For all the brouhaha about China being our biggest competitor, a lot has happened in the last 6 months which has changed the competitive landscape for us in India across all sectors. This article is about that change especially with respect to EV. I draw heavily on a prediction I had made in a media interview way back in June of this year, when I was asked how the India EV ecosystem can gain from the 'anti- China' sentiment which was running through the globe.
A strong fervour of 'Atmanirbharta' took over our country circa April 2020. The undermining geo-political undercurrent which flared up that sentiment in India was the strong anti-China sentiment which ran across the globe. International companies had been actively looking to diversify supply chains amid the U.S.-China trade tensions and the coronavirus pandemic. The idea behind the 'Atmanirbharta' campaign was to attract manufacturing bases away from China into India. Especially for a fledgling EV industry that made absolute business sense. The world was looking for India to be that alternative to China to become the manufacturing hub for EVs right from batteries to the rest of the ecosystem. India had it all - smart workforce, growing local demand and a compelling fervour to tame the dragon.
But what do the numbers say about the efficacy of this intent? Our government in March announced incentives for firms which have niche products and manufacturing capabilities like electronics, eligible for a payment of 4%-6% of their incremental sales over the next five years. With this incentive about 25 odd companies pledged around $1.5 billion of investments to set up mobile-phone factories in the country. The government was also planning to introduce a phased manufacturing program for other sectors to allow companies to gradually increase local value-addition. The program, currently in vogue for components and accessories used for mobile phones, was proposed to be extended for other segments, most of which were being imported from China. Electric Vehicle manufacturing would fall into this niche sector but no one turned up for that party.

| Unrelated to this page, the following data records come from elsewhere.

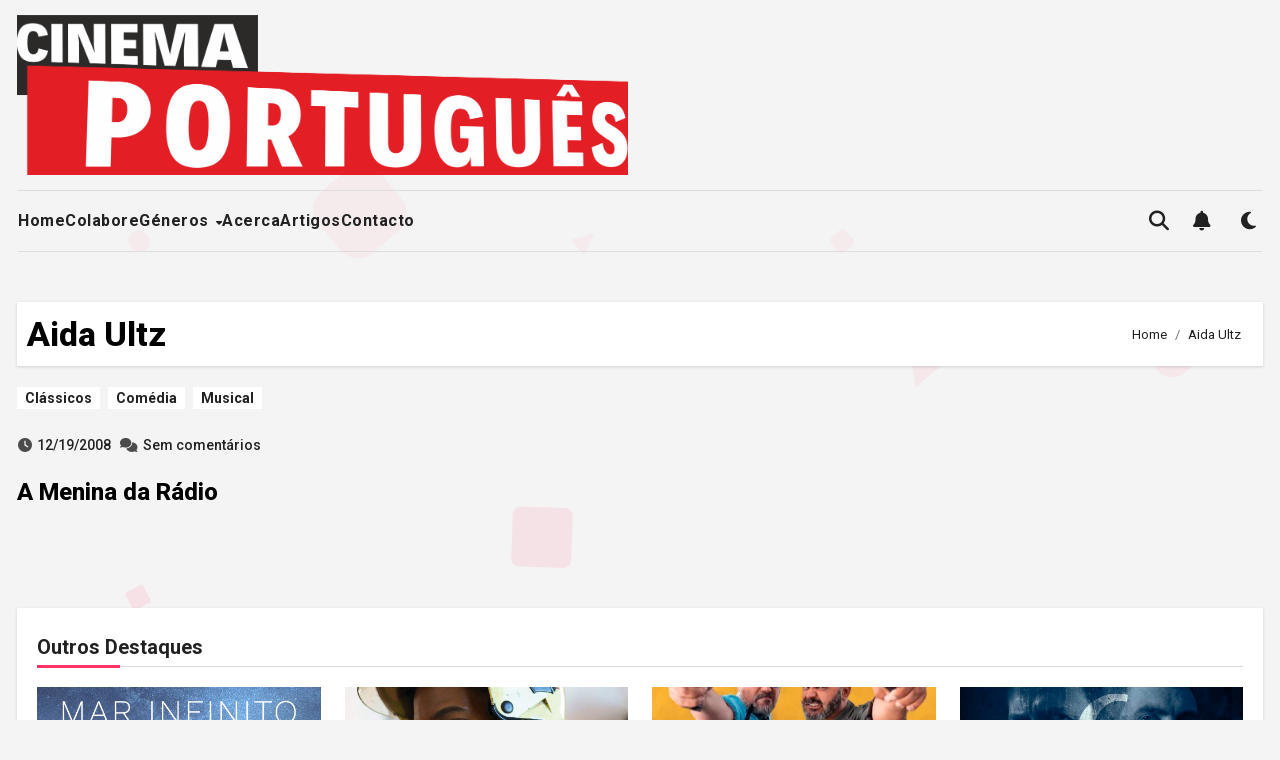

--- FILE ---
content_type: text/html; charset=utf-8
request_url: https://www.google.com/recaptcha/api2/aframe
body_size: -90
content:
<!DOCTYPE HTML><html><head><meta http-equiv="content-type" content="text/html; charset=UTF-8"></head><body><script nonce="ejtSdN1iQwOa5AjI3SL76A">/** Anti-fraud and anti-abuse applications only. See google.com/recaptcha */ try{var clients={'sodar':'https://pagead2.googlesyndication.com/pagead/sodar?'};window.addEventListener("message",function(a){try{if(a.source===window.parent){var b=JSON.parse(a.data);var c=clients[b['id']];if(c){var d=document.createElement('img');d.src=c+b['params']+'&rc='+(localStorage.getItem("rc::a")?sessionStorage.getItem("rc::b"):"");window.document.body.appendChild(d);sessionStorage.setItem("rc::e",parseInt(sessionStorage.getItem("rc::e")||0)+1);localStorage.setItem("rc::h",'1768998832831');}}}catch(b){}});window.parent.postMessage("_grecaptcha_ready", "*");}catch(b){}</script></body></html>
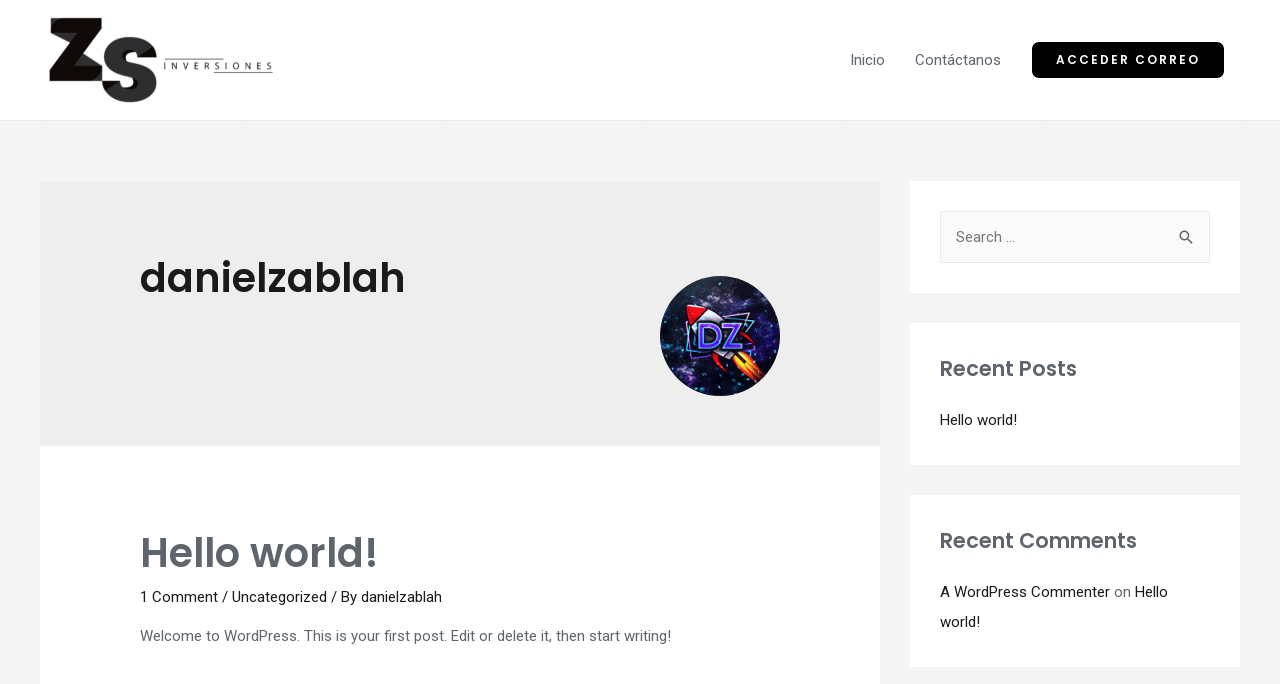

--- FILE ---
content_type: text/css
request_url: https://inversioneszs.com/wp-content/uploads/elementor/css/post-21.css?ver=1654586798
body_size: 99
content:
.elementor-kit-21{--e-global-color-primary:#6EC1E4;--e-global-color-secondary:#54595F;--e-global-color-text:#7A7A7A;--e-global-color-accent:#61CE70;--e-global-color-50b472f9:#4054B2;--e-global-color-45e0469d:#23A455;--e-global-color-2f7a05c2:#000;--e-global-color-67aa6a7:#FFF;--e-global-color-49158dd3:#1A1A1A;--e-global-color-5b93b5bf:#C9CFD7;--e-global-color-2547e512:#E2564D;--e-global-color-65b2c714:#F2F2F2;--e-global-color-1eeeff89:RGBA(26, 26, 26, 0.08);--e-global-color-68cc5cab:#E4E8EC;--e-global-color-7c5c2c25:#394149;--e-global-color-61f382b9:#5F656C;--e-global-color-751e5972:#222222;--e-global-typography-primary-font-family:"Roboto";--e-global-typography-primary-font-weight:600;--e-global-typography-secondary-font-family:"Roboto Slab";--e-global-typography-secondary-font-weight:400;--e-global-typography-text-font-family:"Roboto";--e-global-typography-text-font-weight:400;--e-global-typography-accent-font-family:"Roboto";--e-global-typography-accent-font-weight:500;}.elementor-section.elementor-section-boxed > .elementor-container{max-width:1200px;}.e-container{--container-max-width:1200px;}.elementor-widget:not(:last-child){margin-bottom:20px;}.elementor-element{--widgets-spacing:20px;}{}h1.entry-title{display:var(--page-title-display);}@media(max-width:1024px){.elementor-section.elementor-section-boxed > .elementor-container{max-width:1024px;}.e-container{--container-max-width:1024px;}}@media(max-width:767px){.elementor-section.elementor-section-boxed > .elementor-container{max-width:767px;}.e-container{--container-max-width:767px;}}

According to a recent survey by Standard Chartered, this international intent to find an alternative to China has not translated into big gains for India despite the nation making it cheaper for businesses to open shop. Vietnam remains the most favored destination, followed by Cambodia, Myanmar, Bangladesh and Thailand. Reports way back in 2019 showed that Vietnam and Bangladesh were eating away into India's strategic headway and securing larger chunk of the manufacturing pie moving away from China.
In the EV sector, while there was expectation for new entrants to setup manufacturing shop in India, not much has happened since. The nail on the coffin for was the report that Tesla might be laying down plans to build a dedicated battery factory in Indonesia to take advantage of the Nickel rich geography of Indonesia. While the reports were not confirmed, the specificity of the locations - 'Batang in Central Java is being developed by Indonesia into an expansive industrial area
' meant there were serious deliberations. As compared to that, we have nothing more to show than an enormous increase in sales of 'India loves Tesla
' T-shirts driven by the off the cuff tweets by the great man himself.
So China is no longer competition to India. We now have other countries to fend off against. Unless there is a concerted effort to attract EV manufacturing base to India, there is fear we will have to import batteries from Indonesia and Thailand and motors from Vietnam and Bangladesh. This will be akin to loosing the match all over again, the same way we lost solar cell manufacturing to China, where we were left at best to calling "assembling the cells on a tabletop" as "value added manufacturing".